## Description

Part 1) 10 points

Use the primes (UsingR) dataset. Use the diff function to compute the

differences between successive primes. Show the frequencies of these

differences. Show the barplot of these differences.

Part 2) 10 points

Use the coins (UsingR) dataset. Do not use explicit loops for any

calculations. Do not hard code the denominations in the solution. The

solution should work for any denominations.

a) How many coins are there of each denomination?

b) What is the total value of the coins for each denomination?

c) What is the total value of all the coins?

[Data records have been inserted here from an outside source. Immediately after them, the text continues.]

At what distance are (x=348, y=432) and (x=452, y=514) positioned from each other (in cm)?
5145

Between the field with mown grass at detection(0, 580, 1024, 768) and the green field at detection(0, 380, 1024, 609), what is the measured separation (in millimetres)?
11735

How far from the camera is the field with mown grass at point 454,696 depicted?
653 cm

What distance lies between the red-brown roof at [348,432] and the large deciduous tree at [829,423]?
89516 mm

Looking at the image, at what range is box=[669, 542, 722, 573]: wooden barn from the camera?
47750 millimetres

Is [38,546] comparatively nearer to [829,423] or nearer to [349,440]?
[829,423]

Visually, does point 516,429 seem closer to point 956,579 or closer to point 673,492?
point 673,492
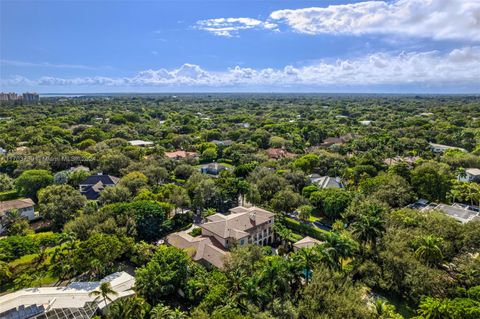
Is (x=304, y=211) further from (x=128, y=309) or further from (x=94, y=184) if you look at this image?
(x=94, y=184)

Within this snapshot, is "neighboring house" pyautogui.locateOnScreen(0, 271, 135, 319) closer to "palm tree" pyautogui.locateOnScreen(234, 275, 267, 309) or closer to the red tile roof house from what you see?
"palm tree" pyautogui.locateOnScreen(234, 275, 267, 309)

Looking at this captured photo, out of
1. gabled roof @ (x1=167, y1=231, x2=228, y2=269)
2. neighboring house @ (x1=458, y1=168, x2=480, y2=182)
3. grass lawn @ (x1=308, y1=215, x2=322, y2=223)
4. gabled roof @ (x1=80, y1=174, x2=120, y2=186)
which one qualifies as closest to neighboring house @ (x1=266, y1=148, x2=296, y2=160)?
grass lawn @ (x1=308, y1=215, x2=322, y2=223)

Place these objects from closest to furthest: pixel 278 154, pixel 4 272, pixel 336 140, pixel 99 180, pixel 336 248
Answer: pixel 336 248, pixel 4 272, pixel 99 180, pixel 278 154, pixel 336 140

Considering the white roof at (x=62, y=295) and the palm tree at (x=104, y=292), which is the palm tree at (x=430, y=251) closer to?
the white roof at (x=62, y=295)

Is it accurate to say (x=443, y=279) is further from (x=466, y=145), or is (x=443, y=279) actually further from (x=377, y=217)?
(x=466, y=145)

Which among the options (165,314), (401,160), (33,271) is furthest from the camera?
(401,160)

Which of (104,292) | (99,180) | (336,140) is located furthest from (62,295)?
(336,140)
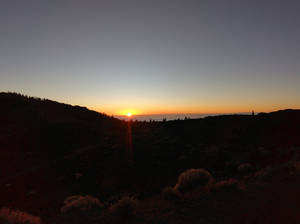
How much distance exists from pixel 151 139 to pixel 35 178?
12818 millimetres

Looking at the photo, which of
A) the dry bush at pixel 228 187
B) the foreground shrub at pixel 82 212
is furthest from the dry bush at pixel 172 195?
the foreground shrub at pixel 82 212

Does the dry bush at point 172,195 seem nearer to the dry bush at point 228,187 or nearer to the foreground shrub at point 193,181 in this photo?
the foreground shrub at point 193,181

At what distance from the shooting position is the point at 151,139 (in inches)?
1150

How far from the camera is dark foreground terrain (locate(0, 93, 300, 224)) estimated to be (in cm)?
870

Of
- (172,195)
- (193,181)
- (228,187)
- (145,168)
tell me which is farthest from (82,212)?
(145,168)

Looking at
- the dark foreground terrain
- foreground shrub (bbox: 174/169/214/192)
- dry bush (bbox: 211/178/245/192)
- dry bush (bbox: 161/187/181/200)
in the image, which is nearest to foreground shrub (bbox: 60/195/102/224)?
the dark foreground terrain

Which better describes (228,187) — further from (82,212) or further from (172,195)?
(82,212)

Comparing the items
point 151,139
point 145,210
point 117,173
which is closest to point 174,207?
point 145,210

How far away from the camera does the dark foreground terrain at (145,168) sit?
8.70 metres

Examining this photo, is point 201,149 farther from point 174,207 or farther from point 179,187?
point 174,207

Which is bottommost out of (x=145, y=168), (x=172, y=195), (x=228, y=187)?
(x=145, y=168)

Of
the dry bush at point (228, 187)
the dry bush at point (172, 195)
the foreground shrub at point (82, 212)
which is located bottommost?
the foreground shrub at point (82, 212)

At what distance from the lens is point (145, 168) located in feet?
64.0

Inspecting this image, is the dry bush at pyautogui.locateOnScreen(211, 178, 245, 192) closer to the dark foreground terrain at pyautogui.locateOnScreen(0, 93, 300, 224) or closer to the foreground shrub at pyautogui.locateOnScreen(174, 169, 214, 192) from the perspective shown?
the dark foreground terrain at pyautogui.locateOnScreen(0, 93, 300, 224)
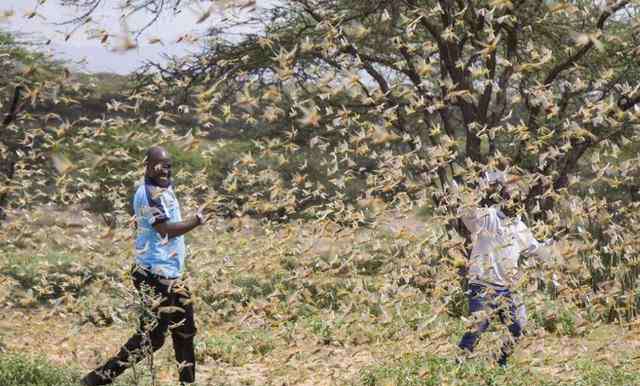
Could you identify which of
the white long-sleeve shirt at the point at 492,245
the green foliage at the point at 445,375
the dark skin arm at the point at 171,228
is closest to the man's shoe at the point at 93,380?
the dark skin arm at the point at 171,228

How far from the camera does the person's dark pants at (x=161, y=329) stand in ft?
19.1

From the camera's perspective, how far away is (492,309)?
6867 mm

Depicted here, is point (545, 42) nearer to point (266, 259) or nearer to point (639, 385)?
point (266, 259)

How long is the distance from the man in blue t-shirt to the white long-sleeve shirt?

d) Show the barplot for the number of coins by year.

Part 3) 10 points

Use the south (UsingR) dataset.

a) Show the stem plot of the data. What do you interpret from this plot?

b) Show the five number summary of the data. Calculate the lower and

upper ends of the outlier ranges. What are the outliers in the data?

c) Show the horizontal boxplot of the data along with the appropriate labels

on the plot.

Part 4) 10 points

Use the pi2000 (UsingR) dataset.

a) How many times each of the digits 0 to 9 occur in this dataset?

b) Show the percentages of their frequencies.

c) Show the histogram of the data.

Part 5) 15 points

Suppose that a football (NFL), basketball (NBA), and hockey (NHL)

games are being shown at the same time. Consider the two-way

summarized data shown below showing the preferences of men and

women what sport they wish to watch.

a) Using cbind, create the matrix for the above data.

b) Set the row names for the data.

c) Set the column names for the data.

d) Now, add the dimension variables Gender and Sport to the data.

e) Show the marginal distributions for the Gender and the Sport.

f) Show the result of adding margins to the data.

g) Show the proportional data separately for Gender and Sport. Interpret

the results.

h) Using appropriate colors, show the mosaic plot for the data. Also show

the barplot for Gender and Sport separately with the bars side by side. Add

legend to the plots.

Part 6) 10 points

Use the midsize (UsingR) dataset.

a) Show the pair wise plots for all the variables.

b) Provide at least 4 interpretations of the results.

Part 7) 15 points

Use the MLBattend (UsingR) dataset.

a) Extract the wins for the teams BAL, BOS, DET, LA, PHI into the

respective vectors.

b) Create a data frame of five columns using these vectors. Use the team

names for the columns

c) Show the boxplot of the data frame.

d) Provide at least 5 interpretations of the results.

Part 8) 20 points

Initialize the House and Senate data as shown below:

house <- read.csv(‘http://kalathur.com/house.csv’, stringsAsFactors = FALSE)

senate <- read.csv(‘http://kalathur.com/senate.csv’, stringsAsFactors = FALSE)

Provide the simplest R code for the following:

a) Show how many senators and house members are there by party lines?

b) Show the top 10 states in decreasing order by the number of house

members in that state?

c) Use a box plot on the number of house members per state and

determine which states are outliers?

d) What is the average number of years served by party line in the house

and senate?

Submission:

Create a folder, CS544_HW3_lastName and place the following files

in this folder.

Provide the R code, HW3_lastName.R, with each portion of the code

clearly identified by the corresponding question. Prepare a corresponding

word document by pasting the output for each question

(HW3_lastName.docx)

Archive the folder (CS544_HW3_lastName.zip). Upload the zip file to

the Assignments section of Blackboard.